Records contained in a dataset
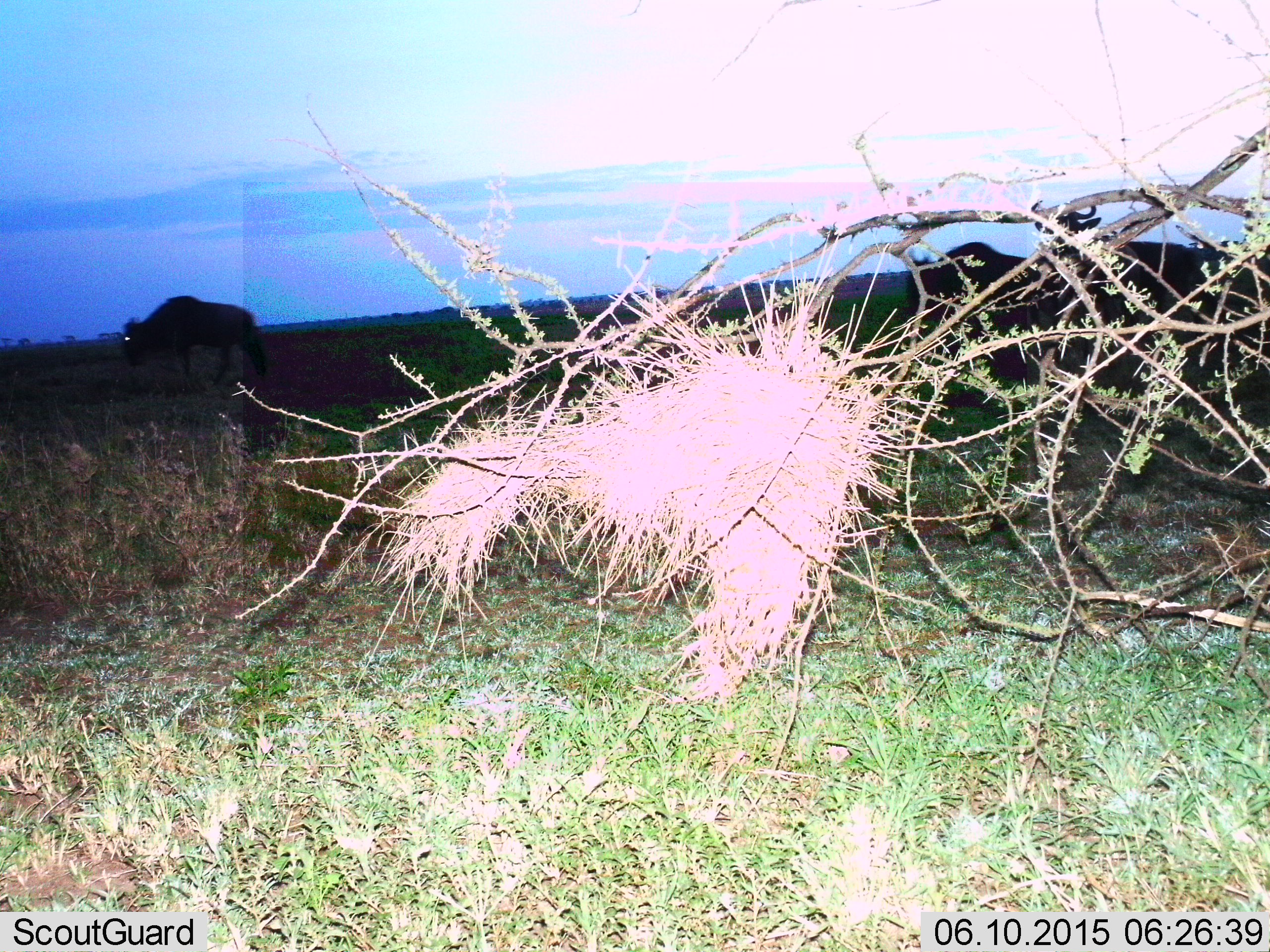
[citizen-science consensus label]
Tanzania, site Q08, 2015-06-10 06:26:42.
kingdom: Animalia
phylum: Chordata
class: Mammalia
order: Artiodactyla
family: Bovidae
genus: Connochaetes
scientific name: Connochaetes taurinus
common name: blue wildebeest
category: wildebeest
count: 3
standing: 45%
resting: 0%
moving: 73%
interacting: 0%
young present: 0%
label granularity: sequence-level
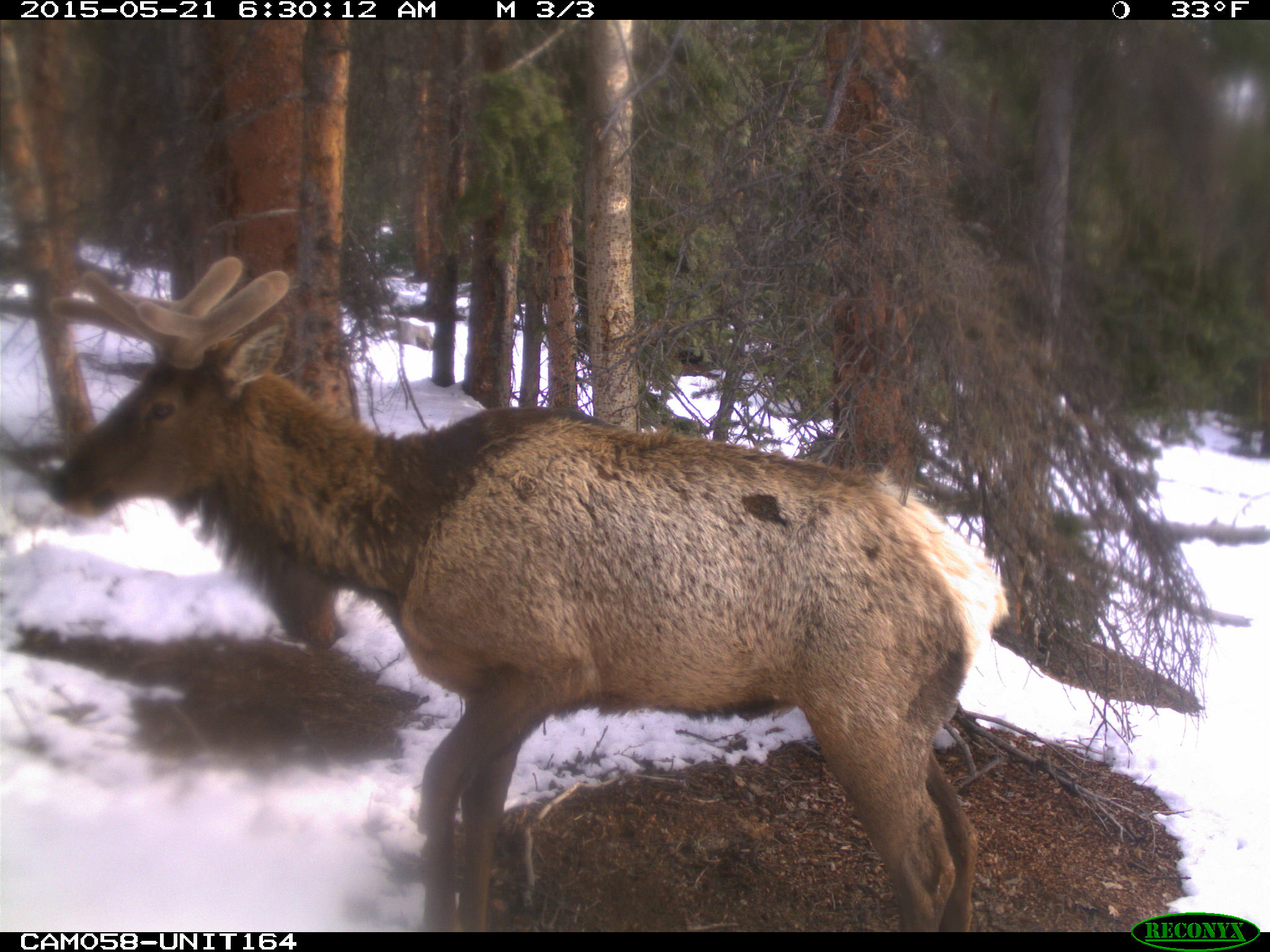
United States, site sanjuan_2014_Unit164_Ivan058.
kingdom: Animalia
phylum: Chordata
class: Mammalia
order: Artiodactyla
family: Cervidae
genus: Cervus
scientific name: Cervus elaphus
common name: red deer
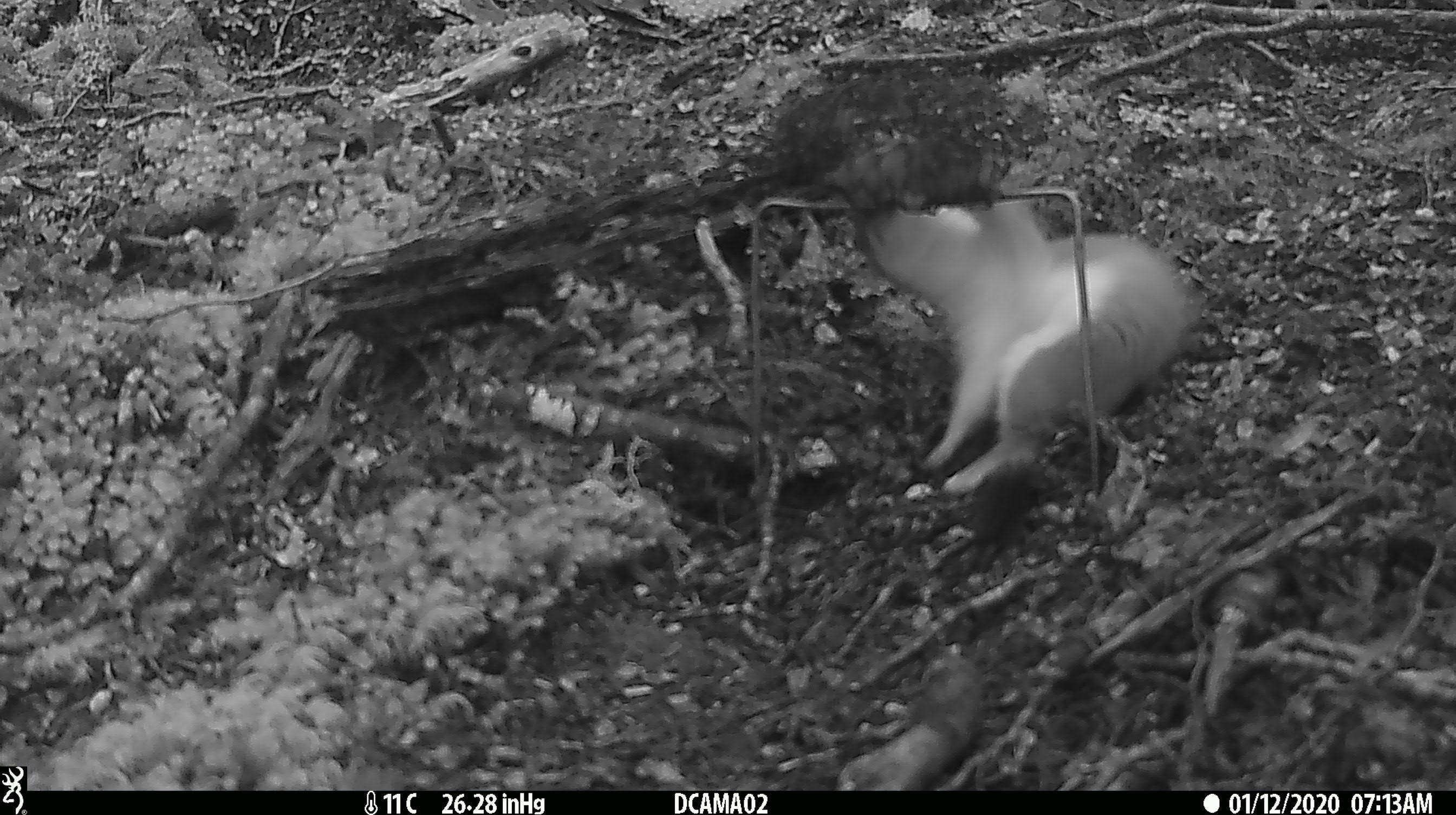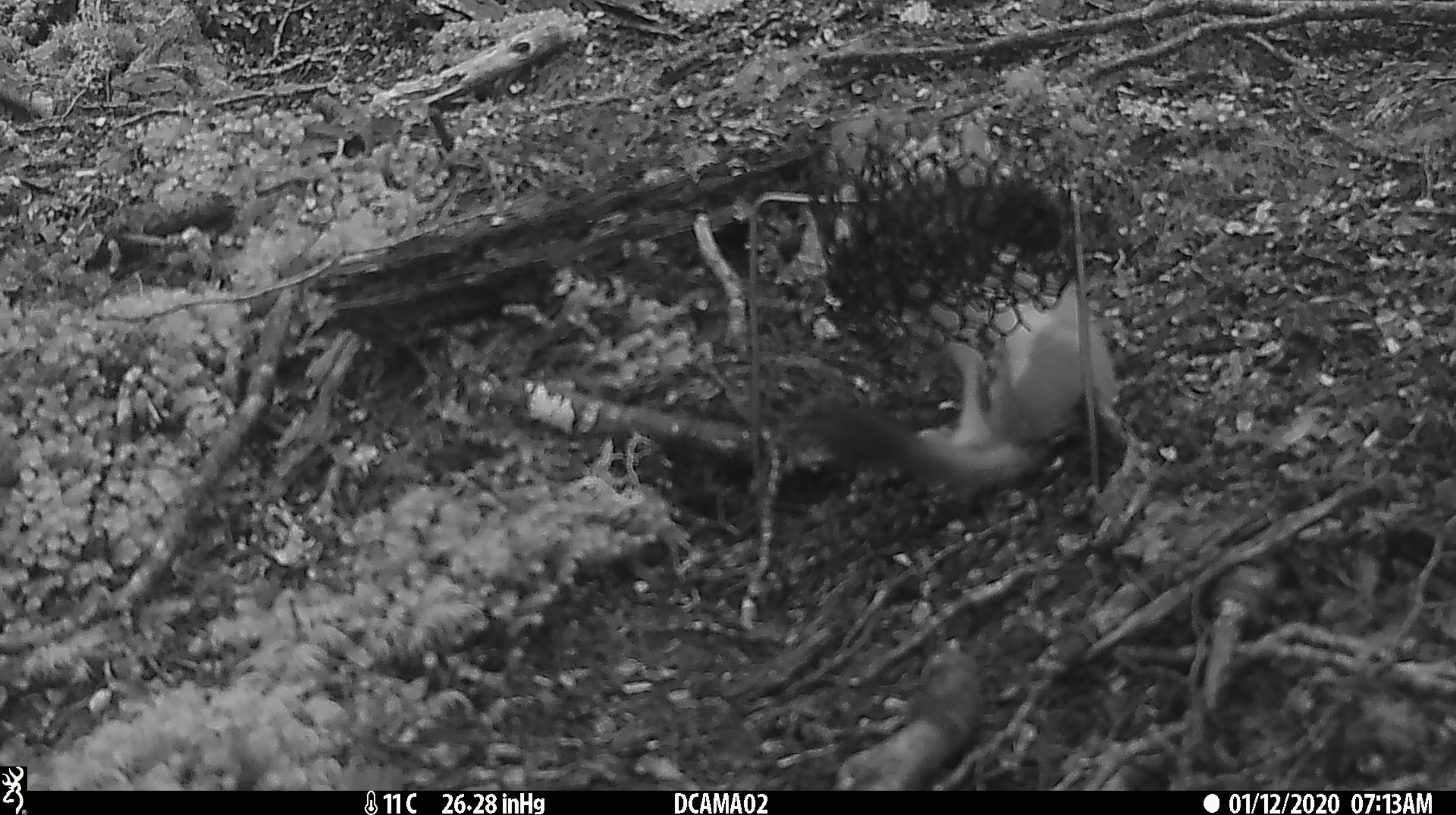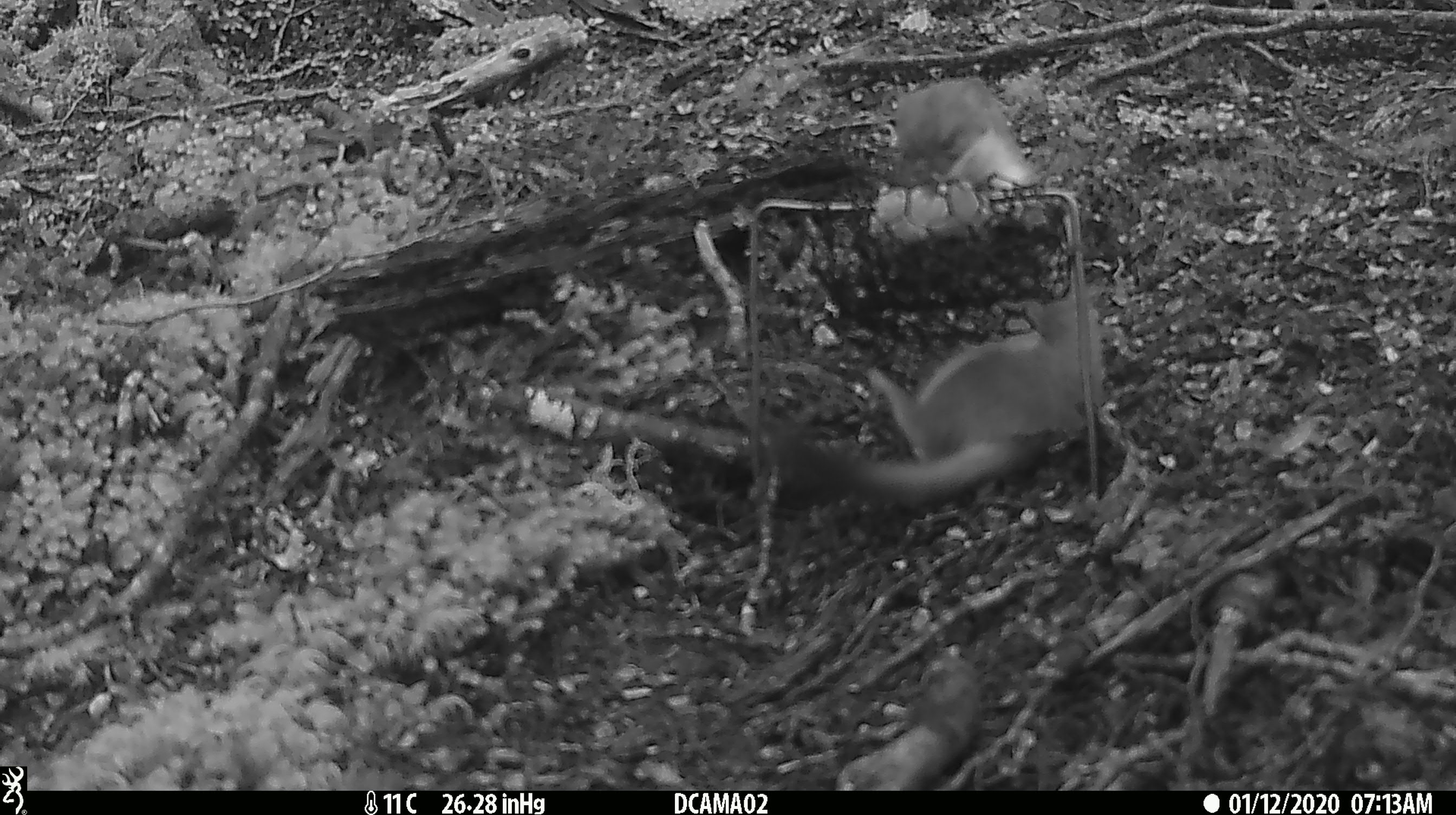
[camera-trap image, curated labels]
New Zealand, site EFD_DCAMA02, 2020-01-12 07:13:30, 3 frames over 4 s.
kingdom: Animalia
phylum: Chordata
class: Mammalia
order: Carnivora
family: Mustelidae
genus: Mustela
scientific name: Mustela erminea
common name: stoat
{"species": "stoat (Mustela erminea)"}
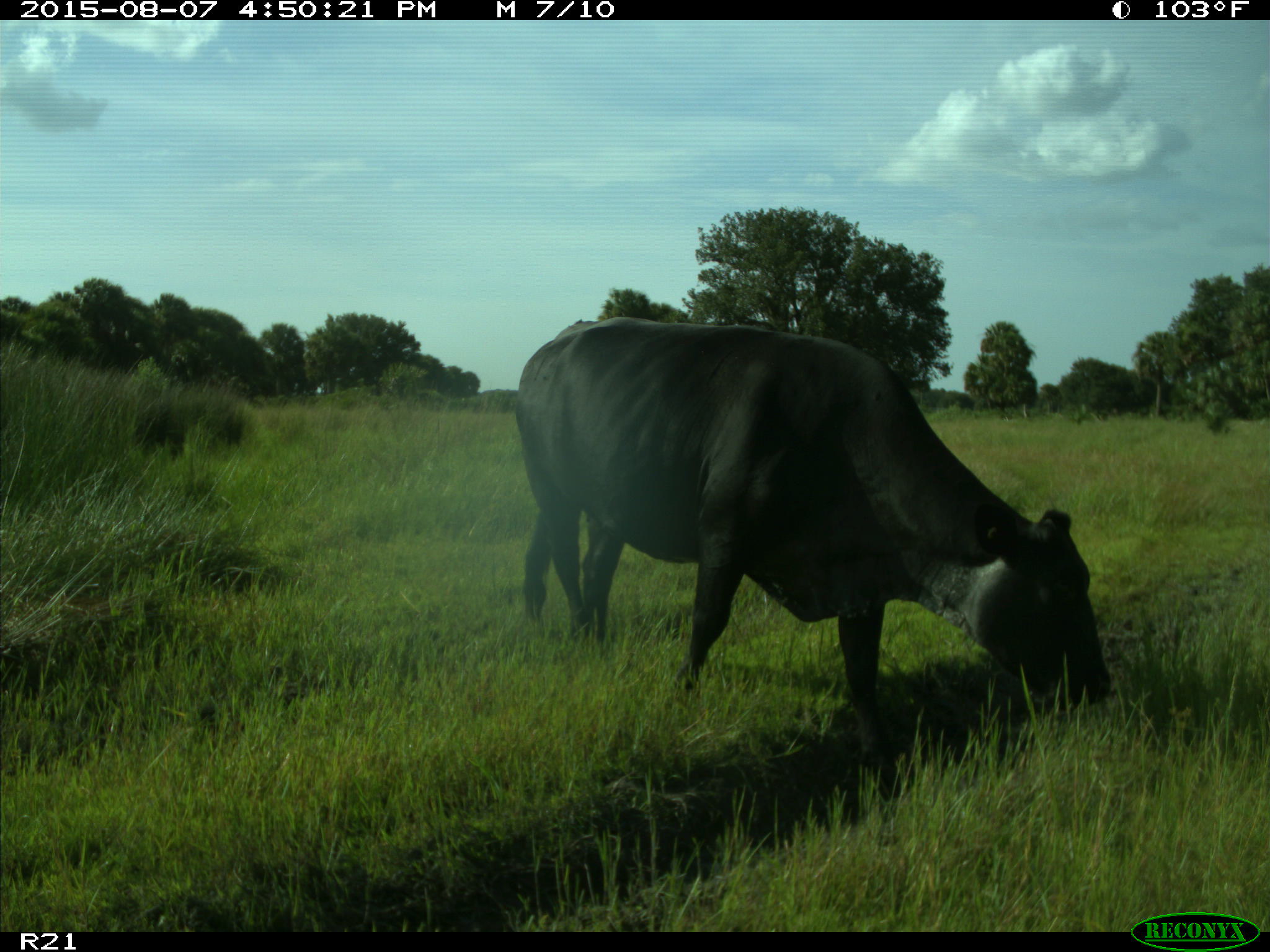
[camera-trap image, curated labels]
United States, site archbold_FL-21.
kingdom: Animalia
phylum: Chordata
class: Mammalia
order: Artiodactyla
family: Bovidae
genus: Bos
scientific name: Bos taurus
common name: domestic cow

Task item :: The reply should hold the entries above from the line with "scientific name: Connochaetes taurinus" to the line with "scientific name: Mustela erminea", duplicated exactly, pictures excluded.

Reply to the exercise ::
scientific name: Connochaetes taurinus
common name: blue wildebeest
category: wildebeest
count: 3
standing: 45%
resting: 0%
moving: 73%
interacting: 0%
young present: 0%
label granularity: sequence-level
United States, site sanjuan_2014_Unit164_Ivan058.
kingdom: Animalia
phylum: Chordata
class: Mammalia
order: Artiodactyla
family: Cervidae
genus: Cervus
scientific name: Cervus elaphus
common name: red deer
[camera-trap image, curated labels]
New Zealand, site EFD_DCAMA02, 2020-01-12 07:13:30, 3 frames over 4 s.
kingdom: Animalia
phylum: Chordata
class: Mammalia
order: Carnivora
family: Mustelidae
genus: Mustela
scientific name: Mustela erminea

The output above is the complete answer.